[Data section]

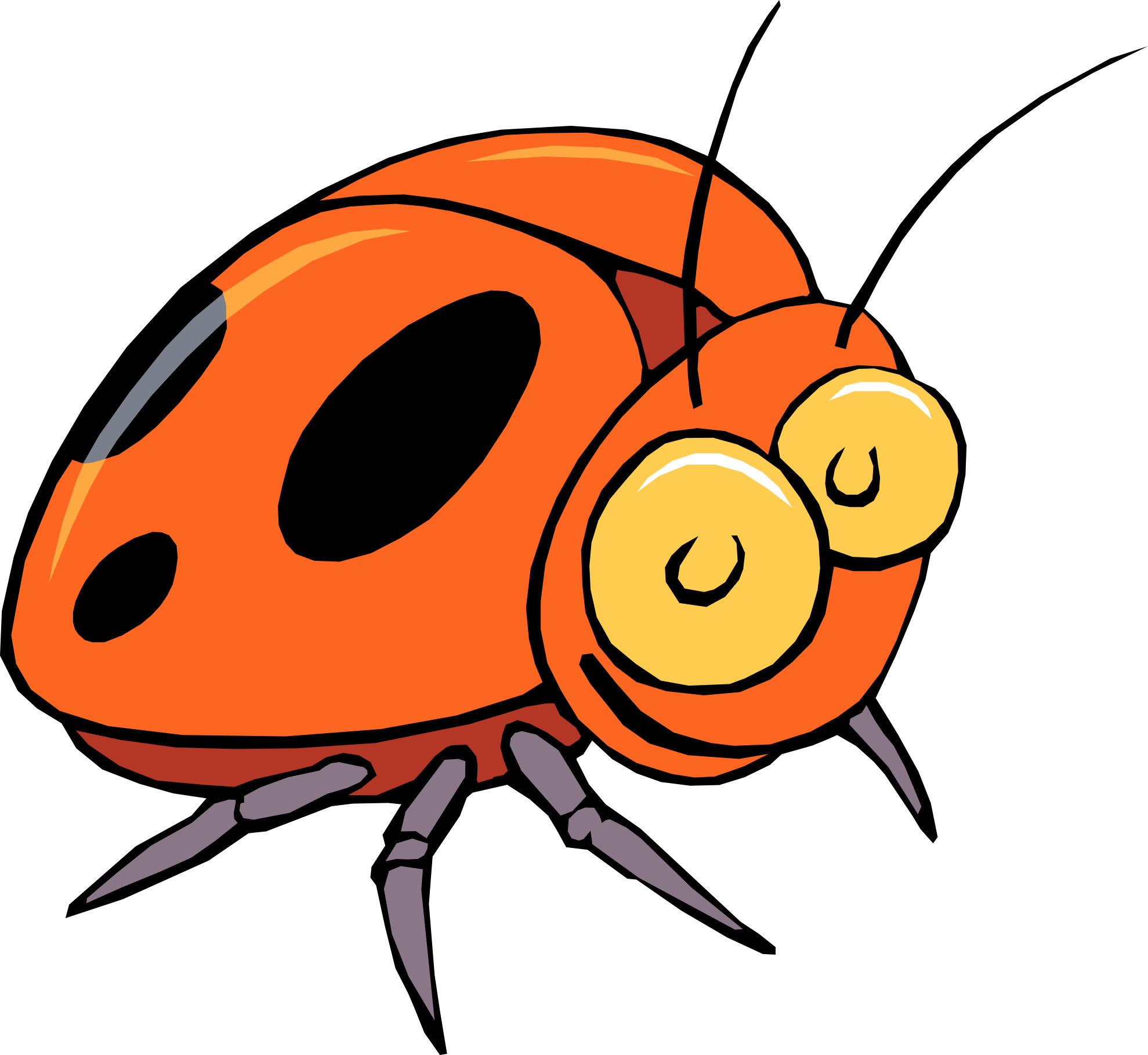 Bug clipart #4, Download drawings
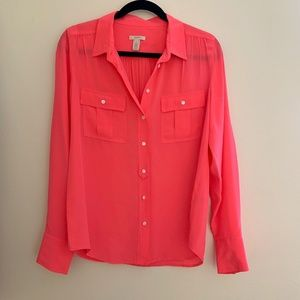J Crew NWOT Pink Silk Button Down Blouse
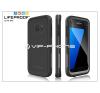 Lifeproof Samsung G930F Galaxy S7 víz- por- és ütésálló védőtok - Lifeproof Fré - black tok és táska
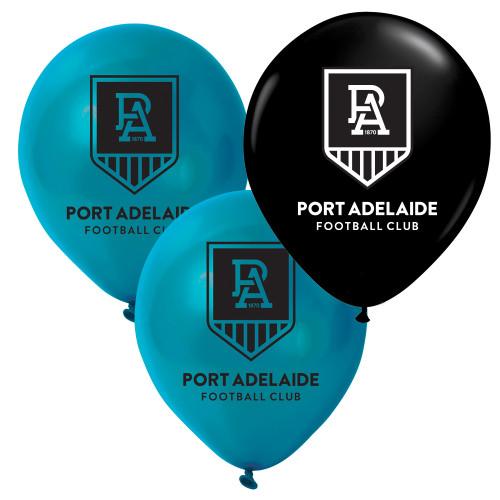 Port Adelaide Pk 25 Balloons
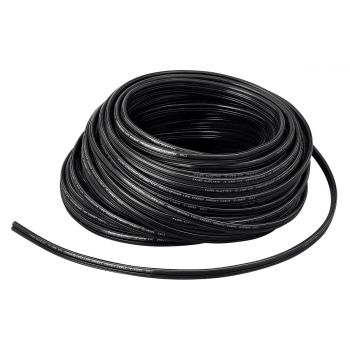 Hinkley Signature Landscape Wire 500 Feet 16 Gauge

[/Data section]
[Data section]

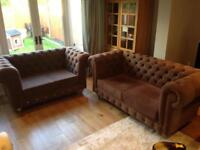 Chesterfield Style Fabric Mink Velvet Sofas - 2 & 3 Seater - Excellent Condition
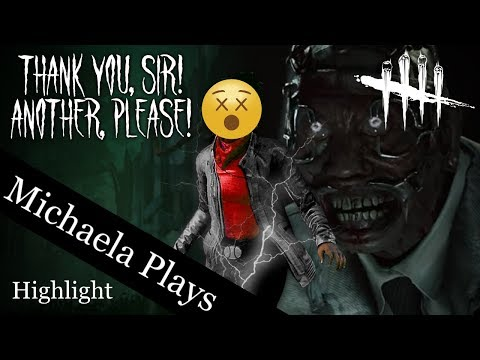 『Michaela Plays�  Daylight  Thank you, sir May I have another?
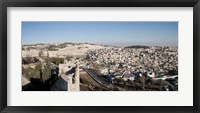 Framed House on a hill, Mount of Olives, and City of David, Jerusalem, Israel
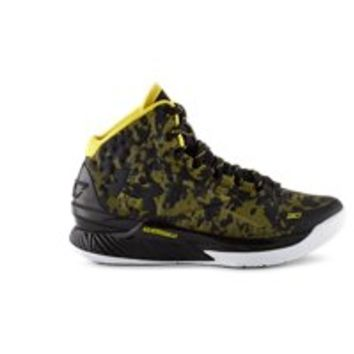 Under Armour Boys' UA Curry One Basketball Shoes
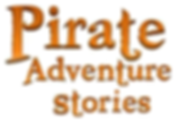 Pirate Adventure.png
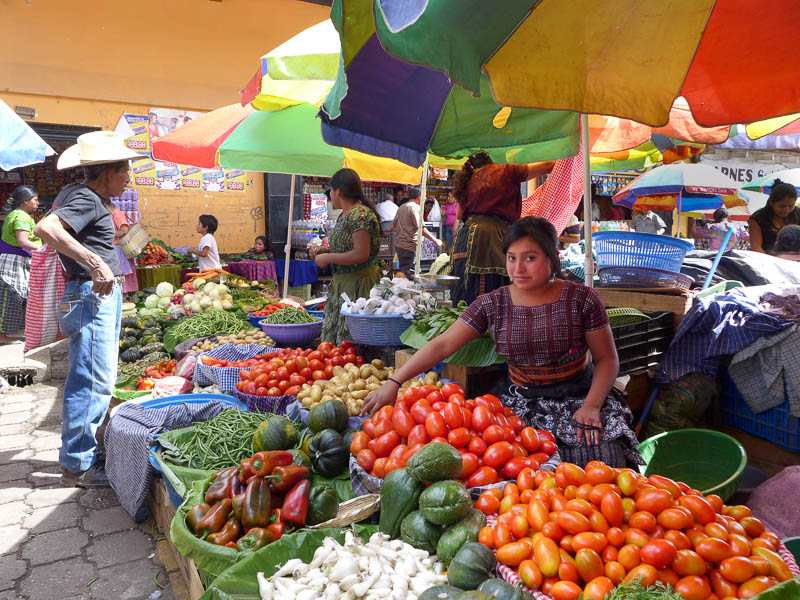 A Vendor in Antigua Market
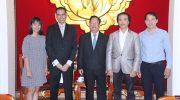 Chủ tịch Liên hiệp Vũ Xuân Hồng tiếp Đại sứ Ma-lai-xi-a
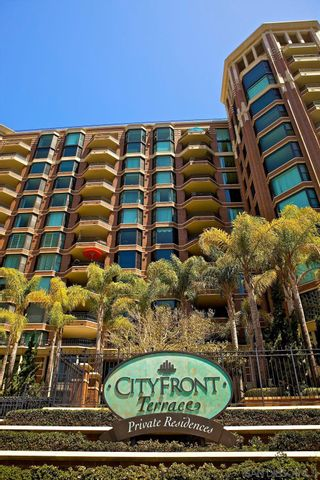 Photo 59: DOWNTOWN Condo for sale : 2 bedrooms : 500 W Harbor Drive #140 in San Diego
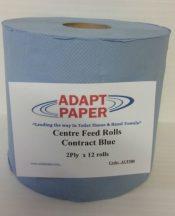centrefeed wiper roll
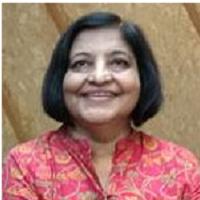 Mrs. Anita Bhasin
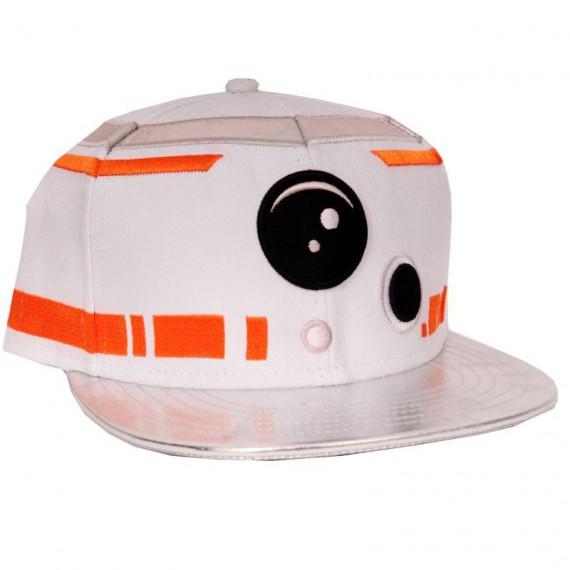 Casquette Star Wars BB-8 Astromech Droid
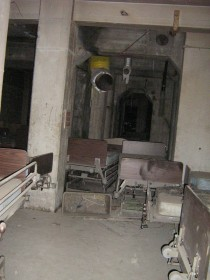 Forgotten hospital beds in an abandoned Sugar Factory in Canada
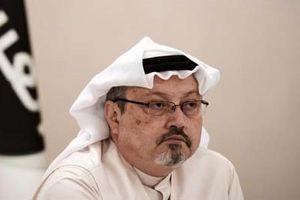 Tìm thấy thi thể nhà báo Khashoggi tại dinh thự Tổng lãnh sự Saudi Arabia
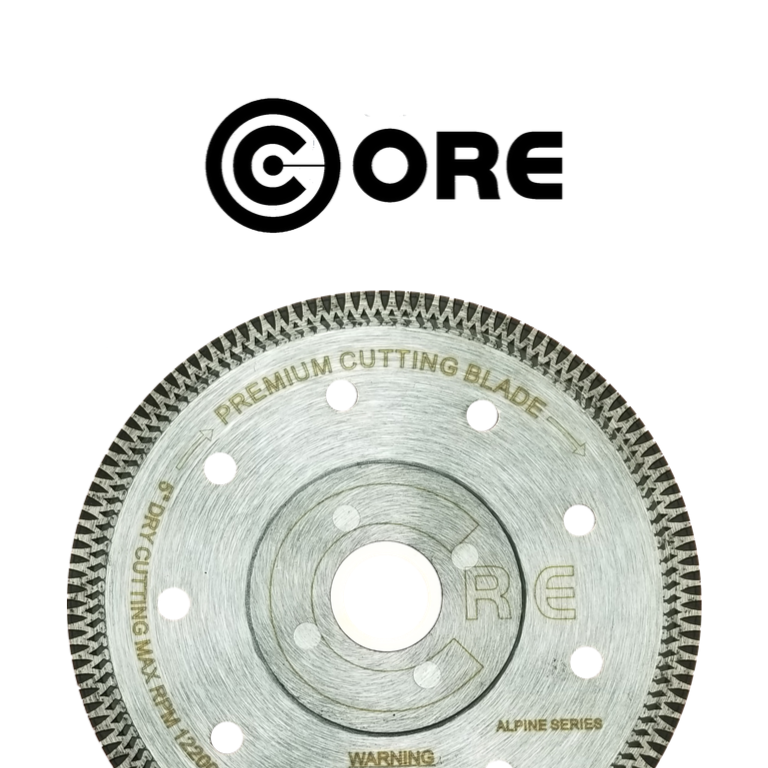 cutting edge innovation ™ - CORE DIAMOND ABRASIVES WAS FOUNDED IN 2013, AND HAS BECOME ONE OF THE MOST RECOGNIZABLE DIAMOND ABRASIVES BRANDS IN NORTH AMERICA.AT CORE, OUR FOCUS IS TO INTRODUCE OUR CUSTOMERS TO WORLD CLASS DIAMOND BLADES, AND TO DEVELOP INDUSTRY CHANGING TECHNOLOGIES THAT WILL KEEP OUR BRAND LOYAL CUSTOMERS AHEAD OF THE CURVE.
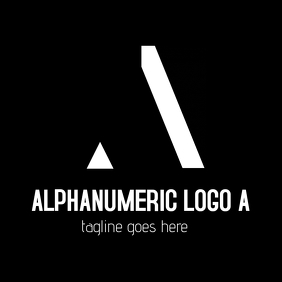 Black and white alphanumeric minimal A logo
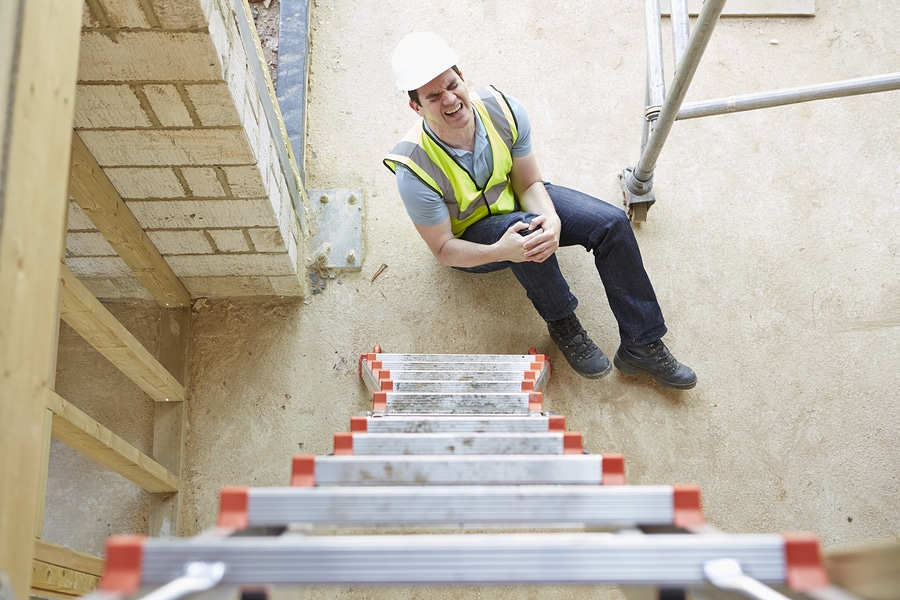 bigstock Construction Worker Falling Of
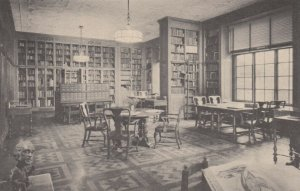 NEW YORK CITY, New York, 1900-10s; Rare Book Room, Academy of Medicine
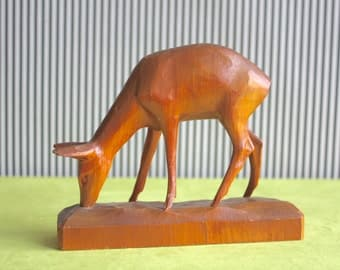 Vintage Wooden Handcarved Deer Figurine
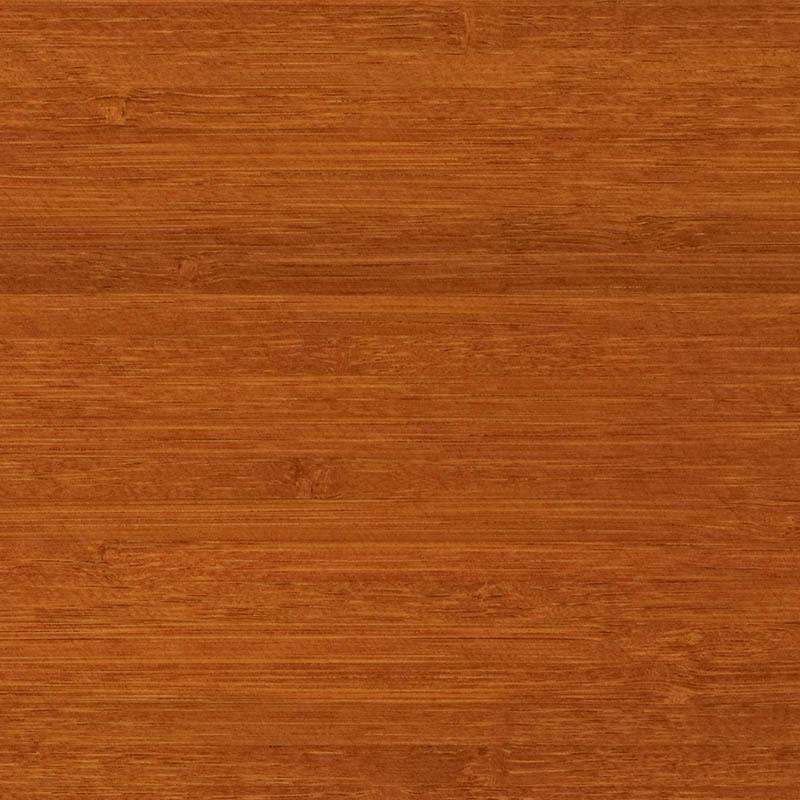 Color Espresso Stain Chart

[/Data section]
[Data section]

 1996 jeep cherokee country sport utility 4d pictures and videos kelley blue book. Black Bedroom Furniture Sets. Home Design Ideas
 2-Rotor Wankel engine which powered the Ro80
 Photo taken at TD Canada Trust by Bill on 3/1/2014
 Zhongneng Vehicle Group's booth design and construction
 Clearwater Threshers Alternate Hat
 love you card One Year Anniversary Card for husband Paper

[/Data section]

§ Exercise instructions:
Taking the material above, extract exactly and only the lines from the line with "Photo taken at" to the line with "love you card", inclusive of both.

§ Expected output:
 Photo taken at TD Canada Trust by Bill on 3/1/2014
 Zhongneng Vehicle Group's booth design and construction
 Clearwater Threshers Alternate Hat
 love you card One Year Anniversary Card for husband Paper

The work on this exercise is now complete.